-- START OF Extracted text --

In this excerpt, Peter Erasmus describes his initial feelings about George and John
McDougall:
The Rev. Mr. McDougall soon adjusted his haste to
the slow movement of our carts. In fact he became the most talkative of us
all, once he had dropped the stiff-backed officiousness of our first
meeting. Each day as we traveled he seemed to take a fresh joy out of our
camp life and the vast open spaces that lay before his view on every side
without a single sign of habitation in our way. He was almost boyish in
his exuberance, and I began to form a new opinion of the man. Our first
meeting had rankled me sorely.
John was a young man. He could speak Swampy Cree
and was an eager listener as his father questioned me as to my knowledge
of the tribes with whom I had been in contact. I decided this young man
would have no difficulty in grasping the essentials that were required for
western living. He had none of the eastern prejudices and had an open
mind. He was physically fit to cope with any hardship of trail endurance.
There was no question in my mind that he would adjust himself to our
people and conditions with far greater success than his father would or
could.
While his opinion of George McDougall
improved, the two men did not often agree:
We had just returned from a trip on the prairie to
the Victoria mission when a few days later McDougall called me into his
study for a talk.
'Peter! You have been with me nearly three years.

-- END OF Extracted text --

* Work required *
Please copy the Peter Erasmus excerpt again, beginning at the words "There was no" and stopping after "nearly three years.", and substitute "plains" for "prairie".

-- START OF Stored data --

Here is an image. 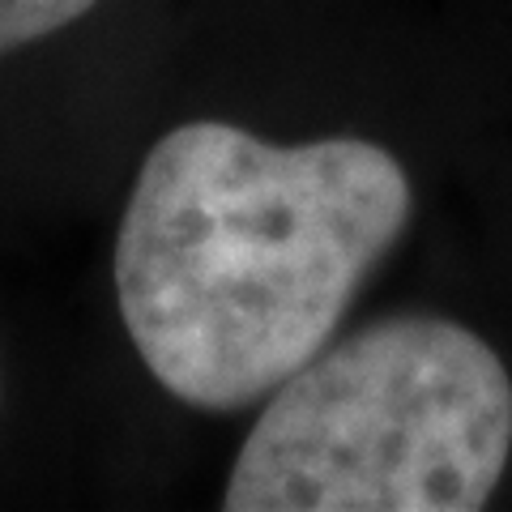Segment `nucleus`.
<instances>
[{"label": "nucleus", "mask_w": 512, "mask_h": 512, "mask_svg": "<svg viewBox=\"0 0 512 512\" xmlns=\"http://www.w3.org/2000/svg\"><path fill=\"white\" fill-rule=\"evenodd\" d=\"M410 214L406 167L367 137L278 146L188 120L154 141L120 218L128 342L192 410L261 402L333 342Z\"/></svg>", "instance_id": "nucleus-1"}, {"label": "nucleus", "mask_w": 512, "mask_h": 512, "mask_svg": "<svg viewBox=\"0 0 512 512\" xmlns=\"http://www.w3.org/2000/svg\"><path fill=\"white\" fill-rule=\"evenodd\" d=\"M512 457V376L470 325L389 316L286 376L244 436L227 512H474Z\"/></svg>", "instance_id": "nucleus-2"}, {"label": "nucleus", "mask_w": 512, "mask_h": 512, "mask_svg": "<svg viewBox=\"0 0 512 512\" xmlns=\"http://www.w3.org/2000/svg\"><path fill=\"white\" fill-rule=\"evenodd\" d=\"M99 0H0V56L73 26Z\"/></svg>", "instance_id": "nucleus-3"}]
</instances>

-- END OF Stored data --

* Exercise response *
There was no question in my mind that he would adjust himself to our
people and conditions with far greater success than his father would or
could.
While his opinion of George McDougall
improved, the two men did not often agree:
We had just returned from a trip on the plains to
the Victoria mission when a few days later McDougall called me into his
study for a talk.
'Peter! You have been with me nearly three years.